C’est après avoir sondé ses employés et présenté une formation abordant les risques de tels comportements sur la santé mentale qu’une politique de déconnexion est entrée en vigueur au début de l’été 2021.
«Notre politique est très simple et brève. L’une des règles est de désactiver les notifications des applications liées au travail en dehors des heures de bureau. On a aussi opté pour la fin de la journée officielle à 18h, étant donné qu’on a une semaine de travail de 4 jours et demi. Après 18h, plus personne n’a le droit d’envoyer des messages dans les canaux de communication commun. Si tu veux envoyer un courriel, tu dois le programmer pour le lendemain matin.»
Ce n’est pas tout: pendant les vacances, l’agence se dit «très sévère».
«Personne n’a le droit de communiquer avec les employés en vacances.

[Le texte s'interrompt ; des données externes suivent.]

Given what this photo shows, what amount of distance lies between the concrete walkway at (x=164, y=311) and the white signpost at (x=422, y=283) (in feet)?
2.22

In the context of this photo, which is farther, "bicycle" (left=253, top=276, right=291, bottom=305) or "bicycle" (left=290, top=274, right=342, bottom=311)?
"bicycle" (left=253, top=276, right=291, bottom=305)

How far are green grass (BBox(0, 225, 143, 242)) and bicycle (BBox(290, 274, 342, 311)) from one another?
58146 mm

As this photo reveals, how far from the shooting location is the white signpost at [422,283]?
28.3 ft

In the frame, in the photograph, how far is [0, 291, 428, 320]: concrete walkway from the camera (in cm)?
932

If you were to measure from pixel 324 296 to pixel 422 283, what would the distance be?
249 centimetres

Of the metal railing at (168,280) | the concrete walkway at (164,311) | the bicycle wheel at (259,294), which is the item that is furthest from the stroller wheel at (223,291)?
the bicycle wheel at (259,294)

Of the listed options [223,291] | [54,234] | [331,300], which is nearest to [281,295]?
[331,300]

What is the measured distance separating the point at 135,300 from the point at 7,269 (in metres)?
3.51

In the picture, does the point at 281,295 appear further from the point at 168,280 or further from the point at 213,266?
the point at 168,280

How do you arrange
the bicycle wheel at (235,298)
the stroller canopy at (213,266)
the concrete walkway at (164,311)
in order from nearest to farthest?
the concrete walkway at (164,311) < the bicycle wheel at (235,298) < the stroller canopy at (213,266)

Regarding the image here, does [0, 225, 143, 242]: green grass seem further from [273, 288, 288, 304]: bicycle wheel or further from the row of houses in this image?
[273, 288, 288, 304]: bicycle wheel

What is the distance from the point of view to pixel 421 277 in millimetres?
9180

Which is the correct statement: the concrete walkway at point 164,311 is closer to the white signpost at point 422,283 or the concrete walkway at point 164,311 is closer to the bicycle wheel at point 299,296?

C’est complètement interdit. Ça vaut aussi pour le boss!»
Tellement interdit que Laurianne Lachapelle a même déjà menacé de bloquer les accès d’un membre de son équipe qui suivait les nouvelles de l’entreprise pendant ses semaines de repos.
L’entreprise montréalaise est pourtant bien consciente que les agences marketing et publicitaires ont bien souvent mauvaise réputation en termes de conditions de travail.
«Dans les agences, il y a souvent beaucoup de pression pour faire des heures supplémentaires. Mais nous, on veut s’écarter de ça le plus possible.»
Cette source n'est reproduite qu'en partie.